I can’t speak enough about Tsuge’s stunning depictions of the natural world and its inhabitants. Despite drawing upon photographic references (an idea apparently influenced by his time spent working as an assistant for GeGeGe no Kitarō creator Shigeru Mizuki), his lavish, sublimely detailed depictions of forest trails, crumbling huts and rushing streams never seem like mere tracings or staid copies, but rather a vibrant world that both entices and threatens, as when, at the end of "Chohachi Inn", Mount Fuji appears through parted clouds, filling the entire page in a manner both majestic and unsettling. 

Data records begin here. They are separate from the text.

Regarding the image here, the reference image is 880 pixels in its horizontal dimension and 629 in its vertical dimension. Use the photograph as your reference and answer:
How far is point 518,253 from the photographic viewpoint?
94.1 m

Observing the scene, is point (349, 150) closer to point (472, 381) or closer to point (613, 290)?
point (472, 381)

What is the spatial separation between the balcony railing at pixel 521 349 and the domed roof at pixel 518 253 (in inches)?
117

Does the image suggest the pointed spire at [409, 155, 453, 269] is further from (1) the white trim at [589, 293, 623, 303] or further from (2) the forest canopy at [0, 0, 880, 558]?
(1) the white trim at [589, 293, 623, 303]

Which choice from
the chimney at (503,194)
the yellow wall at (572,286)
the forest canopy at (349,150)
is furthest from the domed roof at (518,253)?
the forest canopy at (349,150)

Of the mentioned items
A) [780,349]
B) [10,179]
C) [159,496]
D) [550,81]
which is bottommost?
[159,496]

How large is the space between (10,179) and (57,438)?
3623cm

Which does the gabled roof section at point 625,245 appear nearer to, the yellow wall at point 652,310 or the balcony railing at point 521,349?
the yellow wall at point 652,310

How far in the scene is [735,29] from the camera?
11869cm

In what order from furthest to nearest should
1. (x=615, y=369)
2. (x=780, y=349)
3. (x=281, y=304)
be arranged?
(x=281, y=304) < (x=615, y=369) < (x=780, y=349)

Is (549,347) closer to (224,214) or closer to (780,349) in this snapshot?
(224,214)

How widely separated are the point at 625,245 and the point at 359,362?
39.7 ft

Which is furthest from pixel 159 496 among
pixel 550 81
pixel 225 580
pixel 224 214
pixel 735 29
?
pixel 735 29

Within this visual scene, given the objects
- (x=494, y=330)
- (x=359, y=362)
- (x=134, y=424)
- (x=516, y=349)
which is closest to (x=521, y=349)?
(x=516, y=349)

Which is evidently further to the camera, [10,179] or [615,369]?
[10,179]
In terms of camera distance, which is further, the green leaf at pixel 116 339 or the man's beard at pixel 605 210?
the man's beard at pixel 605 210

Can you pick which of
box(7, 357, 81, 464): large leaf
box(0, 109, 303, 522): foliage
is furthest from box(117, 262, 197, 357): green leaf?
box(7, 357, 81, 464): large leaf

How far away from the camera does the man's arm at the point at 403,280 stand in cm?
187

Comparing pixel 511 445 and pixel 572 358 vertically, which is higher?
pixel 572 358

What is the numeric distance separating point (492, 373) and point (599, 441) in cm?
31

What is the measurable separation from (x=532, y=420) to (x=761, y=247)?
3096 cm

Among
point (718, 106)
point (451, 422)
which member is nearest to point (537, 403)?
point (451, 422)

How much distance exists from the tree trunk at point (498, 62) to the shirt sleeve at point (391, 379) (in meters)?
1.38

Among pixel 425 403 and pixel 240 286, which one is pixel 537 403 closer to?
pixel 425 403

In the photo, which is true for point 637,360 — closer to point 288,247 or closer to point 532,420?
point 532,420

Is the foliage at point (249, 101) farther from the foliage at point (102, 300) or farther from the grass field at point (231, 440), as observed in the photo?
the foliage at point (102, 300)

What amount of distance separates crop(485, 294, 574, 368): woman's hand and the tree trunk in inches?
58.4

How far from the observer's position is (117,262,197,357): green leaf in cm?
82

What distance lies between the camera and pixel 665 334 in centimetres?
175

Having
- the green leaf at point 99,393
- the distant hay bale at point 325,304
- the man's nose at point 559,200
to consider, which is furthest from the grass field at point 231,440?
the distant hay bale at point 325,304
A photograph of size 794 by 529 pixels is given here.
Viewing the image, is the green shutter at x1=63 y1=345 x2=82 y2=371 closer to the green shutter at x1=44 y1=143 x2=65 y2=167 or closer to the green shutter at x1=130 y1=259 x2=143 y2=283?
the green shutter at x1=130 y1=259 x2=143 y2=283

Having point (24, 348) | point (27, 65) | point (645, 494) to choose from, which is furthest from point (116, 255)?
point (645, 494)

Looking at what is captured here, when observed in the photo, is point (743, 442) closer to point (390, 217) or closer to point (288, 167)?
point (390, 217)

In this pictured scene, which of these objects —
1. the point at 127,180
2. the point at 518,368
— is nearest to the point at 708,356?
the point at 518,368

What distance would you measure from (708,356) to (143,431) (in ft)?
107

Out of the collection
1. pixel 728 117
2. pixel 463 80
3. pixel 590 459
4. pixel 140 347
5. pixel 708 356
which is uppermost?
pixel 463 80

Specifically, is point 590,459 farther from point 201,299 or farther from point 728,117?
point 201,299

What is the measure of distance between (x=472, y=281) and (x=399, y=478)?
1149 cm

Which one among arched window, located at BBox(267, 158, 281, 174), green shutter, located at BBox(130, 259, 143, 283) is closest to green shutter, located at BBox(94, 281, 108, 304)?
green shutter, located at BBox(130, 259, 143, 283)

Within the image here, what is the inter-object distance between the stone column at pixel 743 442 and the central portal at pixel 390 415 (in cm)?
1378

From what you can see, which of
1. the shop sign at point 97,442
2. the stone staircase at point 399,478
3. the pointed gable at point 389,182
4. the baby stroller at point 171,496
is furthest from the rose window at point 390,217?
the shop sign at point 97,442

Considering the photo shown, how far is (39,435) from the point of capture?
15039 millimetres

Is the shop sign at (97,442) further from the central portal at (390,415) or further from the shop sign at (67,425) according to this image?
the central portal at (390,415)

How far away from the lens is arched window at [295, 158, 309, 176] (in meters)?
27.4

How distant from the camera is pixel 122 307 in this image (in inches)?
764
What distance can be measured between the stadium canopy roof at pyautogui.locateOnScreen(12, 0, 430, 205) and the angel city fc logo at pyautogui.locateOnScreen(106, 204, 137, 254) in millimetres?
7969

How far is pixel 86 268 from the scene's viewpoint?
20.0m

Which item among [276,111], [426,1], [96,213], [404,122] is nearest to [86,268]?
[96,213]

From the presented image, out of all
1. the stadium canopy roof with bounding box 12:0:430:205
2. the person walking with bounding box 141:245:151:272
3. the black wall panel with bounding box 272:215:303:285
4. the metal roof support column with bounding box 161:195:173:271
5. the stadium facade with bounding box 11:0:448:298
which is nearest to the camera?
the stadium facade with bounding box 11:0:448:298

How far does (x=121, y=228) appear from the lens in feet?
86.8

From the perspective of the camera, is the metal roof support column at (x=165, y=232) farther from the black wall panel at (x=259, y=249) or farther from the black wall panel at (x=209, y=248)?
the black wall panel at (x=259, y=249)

In a lengthy essay at the back of the book, series co-editors Mitsuhiro Asakawa and Ryan Holmberg state that these stories are “some of the most important works in Japanese comics history.” That might well be (and the pair make a compelling argument), but for this Western reader, the historical significance takes a back seat to the unique and singular voice on display. Now with this third Tsuge volume available (counting New York Review Comics' release of The Man Without Talent), we have a more complete picture: one of an artist uneasy with the surrounding world, in awe of what lies beyond his urban borders, suffused with sympathy for those who, like him, have found it difficult “getting by”. 

In "Mister Ben of the Honyara Cave", an innkeeper asks the traveler why, if he’s not making any money, he continues to ply his trade as a cartoonist. “It’s all I know,” the traveler responds. Even all these generations later, we are lucky that Tsuge knew so much.